Orang tua, ujar Rostiana, sebaiknya jangan panik ketika anak ngomong kasar/jorok, "Tapi tetap harus waspada. Coba ditelusuri, apakah anak mengerti apa yang ia omongkan." Bila si anak belum mengerti, sebaiknya orang tua memberikan pengertian yang benar. Tapi bila si anak ternyata sudah mengerti, maka orang tua harus hati-hati. "Karena mungkin saja ada konsep yang belum tentu dipahami secara benar oleh anak."
Staf pengajar di Fakultas Psikologi Universitas Tarumanagara ini juga menekankan pentingnya pengawasan saat anak bermain dengan teman-temannya, "Sehingga kalau ada anak yang omong kasar atau kotor bisa diberi tahu."
Sering terjadi, orang tua melarang anaknya bergaul dengan temannya yang suka omong kasar/jorok. "Mungkin kalau hanya omong kasar, kita bisa bilang pada anak agar jangan meniru omongan temannya itu. Tapi kalau anak yang suka omong jorok, seringkali juga memiliki perilaku buruk. Misalnya, suka memukul. Biasanya anak-anak ini berasal dari keluarga yang tidak harmonis dan tak mengutamakan pendidikan bagi anaknya."
Karena itulah Rostiana setuju saja bila anak dilarang bergaul dengan temannya yang suka omong jorok. "Cari teman yang lain saja. Kita, kan, nggak bisa mengatasi anak orang lain. Jadi, yang harus dilakukan adalah melindungi anak kita sendiri." Hal ini, lanjutnya, juga merupakan sanksi sosial agar orang tua dari si anak tersebut mendapatkan masukan bahwa anaknya ternyata tak punya teman. Sehingga si orang tua bisa melakukan introspeksi diri mengapa sampai anaknya dijauhi teman.
CONTOH DAN KONSISTEN
Tentu bukan berarti orang tua harus mengisolasi anak untuk menghindari anak meniru ucapan-ucapan kasar/kotor dari luar. "Nggak bisa, kan, kita selalu menunggui anak. Lagipula ia tetap saja bisa mendengar omongan tersebut, misalnya, dari teve. Ini juga akan dipelajari anak dan akan me-reinforce perilaku anak untuk juga berlaku sama," tutur Rostiana.

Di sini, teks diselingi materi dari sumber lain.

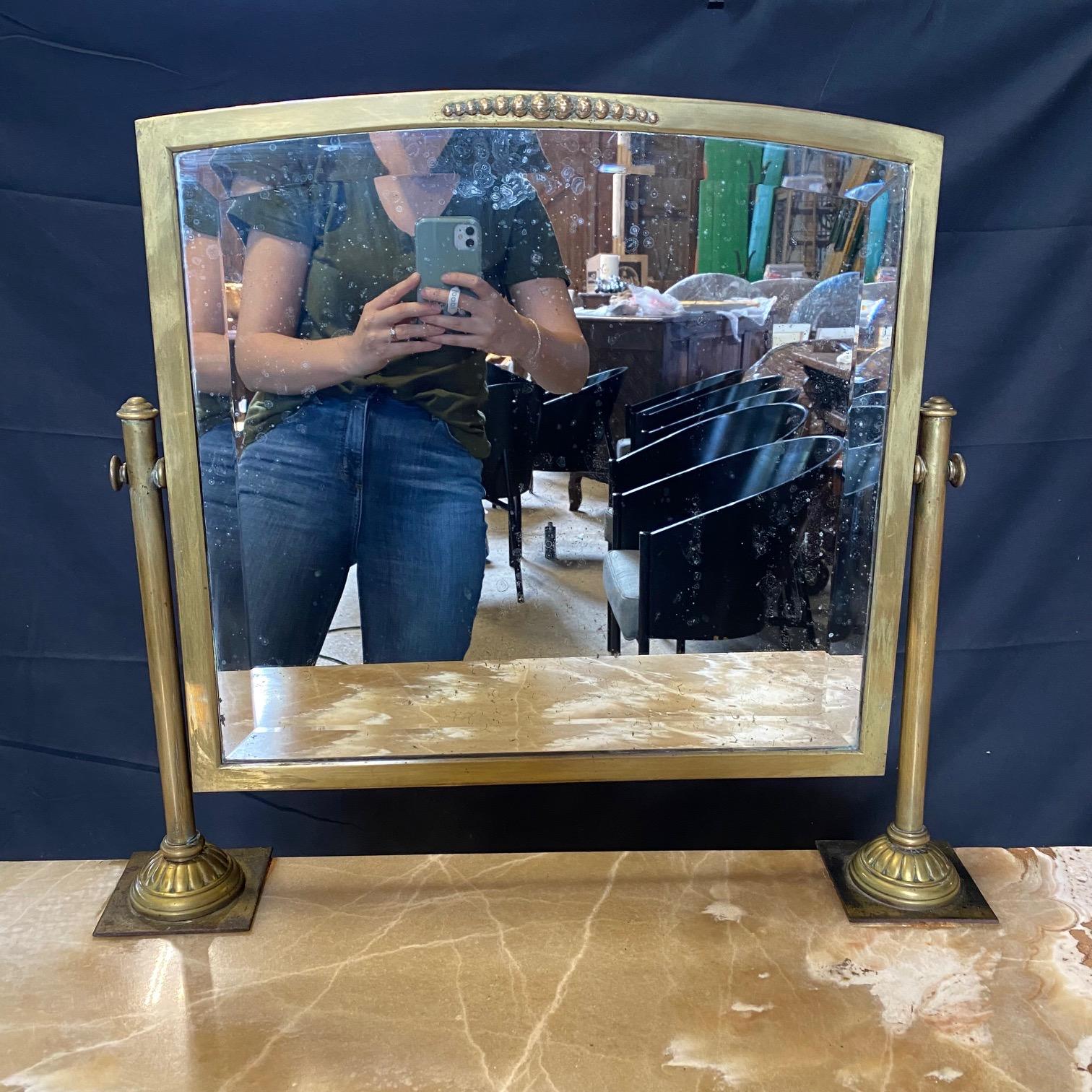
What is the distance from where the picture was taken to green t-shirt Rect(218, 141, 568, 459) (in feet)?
2.27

Yang bisa dilakukan adalah mengurangi dengan memberi contoh di rumah. "Tentu dari orang tua, karena orang tua adalah figur yang memiliki pengaruh lebih kuat bagi anak." Namun pengaruh yang lebih kuat ni hanya bisa diperoleh apabila orang tua bersikap konsisten. "Jadi, kalau kita ingin agar anak tidak omong kasar atau kotor, ya, kita pun jangan memaki-maki orang." Kalau tidak, jangan kaget dan heran apabila si anak protes. "Anak juga punya hak untuk bersikap kritis, lo, sehingga orang tua tetap bisa konsisten."
Memang, Rostiana mengakui, kadang tanpa disadari orang tua pun berbicara kasar. Contohnya, mengumpat di jalan raya tadi. Tapi ketika omongan kasar itu diucapkan oleh si anak, orang tua tak bisa terima. "Tentu ini tidak fair. Nah, ini juga yang musti dipertimbangkan orang tua." Berarti, mau tak mau kita harus berupaya agar bisa selalu mengontrol diri kita, baik dalam berbicara maupun berperilaku.
Jangan lupa, ujar Rostiana, anak merupakan cermin dari perilaku orang tua. "Baik buruknya anak merupakan satu feed back bagi kita. Yang pertama diimitasi oleh anak adalah orang tua. Jadi, bercerminlah dari anak.
BERI PENGERTIAN
Selain lewat tindakan atau contoh nyata, anak juga harus diberi tahu secara lisan. "Hal ini bisa dilakukan kapan saja dan di mana saja," ujar Rostiana. Misalnya, saat menonton teve yang menayangkan adegan seseorang tengah memaki-maki orang lain, orang tua bisa bilang, "Yang ini nggak boleh ditiru, ya."
Bisa juga memberikan pengertian dengan menanyakan pada si anak. Misalnya, anak omong kasar pada temannya, tanyakan, "Bagaimana rasanya kalau Kakak dikatain begitu?" Si anak mungkin akan menjawab, "Sebel, Yah." Selanjutnya orang tua bisa bilang, "Nah, makanya jangan ngatain begitu lagi, ya. Kalau teman Kakak nggak mau main sama Kakak lagi, bagaimana?"